Stokes, the presiding justice, called the evidence presented to him “confusing.”
“I’m as perplexed as I was when I came out here,” he said.
Peters said his goal was to determine the accuracy of McPhetres’ list.
“The purpose of this restitution hearing is for Mr. Cunningham to make Mr. McPhetres whole, not to overcompensate,” Peters said.
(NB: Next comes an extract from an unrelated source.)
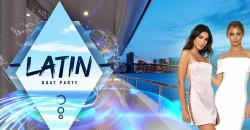 #1 LATIN MUSIC BOAT PARTY YACHT CRUISE |  NYC Saturday Oct 16th ,New York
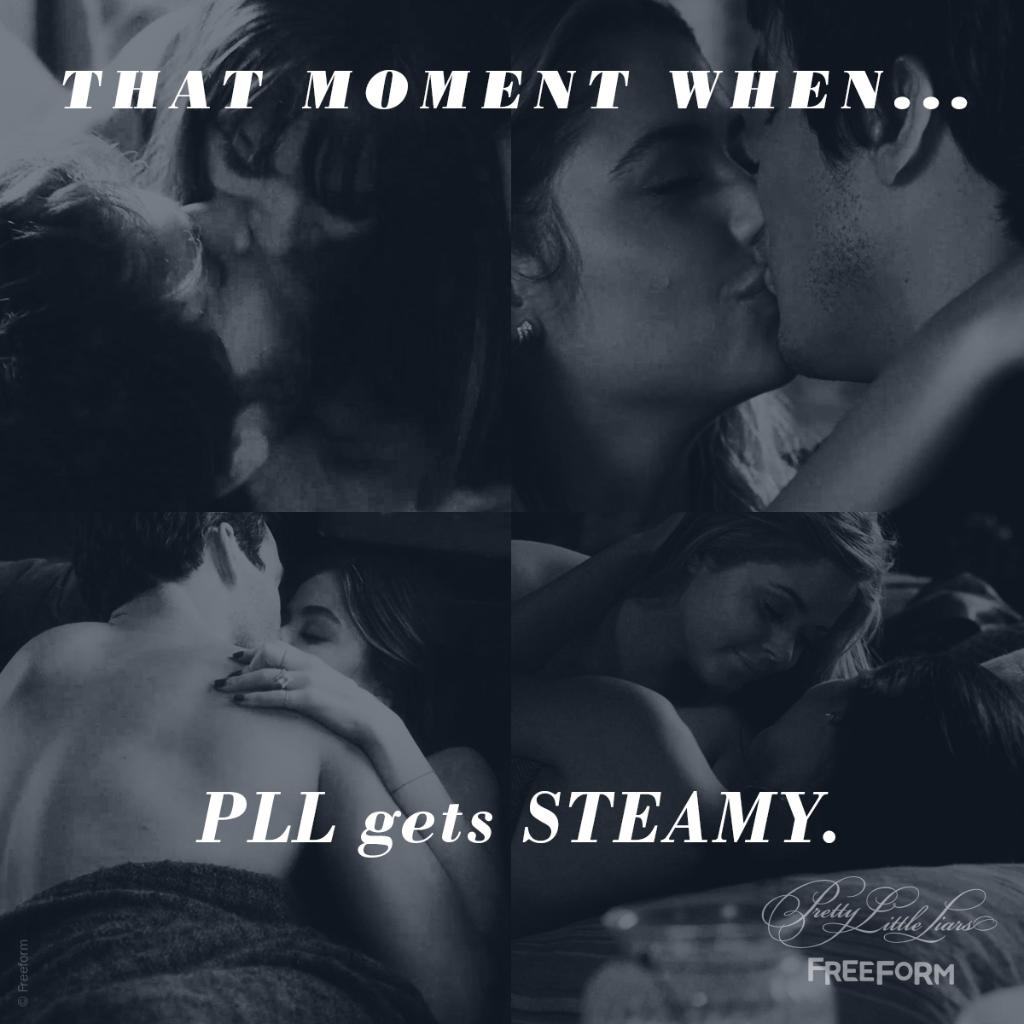 Will your fave couples be endgame? Find out Tuesday. #PLLGameOver http...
Timothy Snyder, the first assistant district attorney for Somerset County, said Cunningham is the one responsible for the confusion, not McPhetres.
“He’s the one who committed a series of thefts and burglaries,” Snyder said of Cunningham. “He’s the one who disorganized all the property and stored it in his location. The fact that some of it maybe got lost — he shouldn’t be able to capitalize on that set of circumstances that he created.”
The debate over restitution came after McPhetres questioned the rest of the plea agreement after it was approved.
At the beginning of the hearing, Stokes had quickly run through the agreement and was set to begin the restitution hearing when McPhetres raised his hand while sitting in the gallery and asked to address the court.
McPhetres then asked Stokes why McPhetres was not able to deliver a victim impact statement to the court before sentencing.
Stokes apologized and said he not aware there was any objection to the plea agreement, but told McPhetres to read his statement and one from his wife, who was not inside the courtroom.
The two statements described the material and psychological impacts of Cunningham’s actions, asked for more severe sentences and criticized the criminal justice system.
“There are a lot of bleeding hearts in the world, but until you become the victim, you do not truly see how broken the system really is,” McPhetres said in reading the statement from his wife, a former police officer who has also worked in other areas of law enforcement. “It is discouraging, disheartening and frustrating.”
Snyder, the prosecutor, said he understood McPhetres’ perspective, but told Stokes that Alton had expressed approval of the proposed plea agreement, and McPhetres never responded to requests to meet with prosecutors before sentencing.
In response, Stokes, a former homicide prosecutor and mayor of Augusta, launched into a half-hour response to McPhetres, explaining the three-step process used to determine sentences in Maine, professing his admiration for the American justice system and lamenting how the COVID-19 pandemic had derailed the court’s ability to conduct jury trials.
Stokes concluded that the plea agreement was reasonable. He said four years in prison — the full prison sentence that Cunningham could be required to serve if he violates his probation — is “nothing to sneeze at.”
He also said he has been victim of two home burglaries and could relate to McPhetres’ discontent.
“I can’t say that you’re wrong that it should be more,” Stokes told McPhetres from the bench. “But I can’t say that the agreement that was struck by the state is unreasonable under the circumstances. I grant you, and I have to admit, I don’t have the wealth of knowledge that you have. You know more about this case than I do. If I knew everything that you knew, I probably would feel the same way that you do.”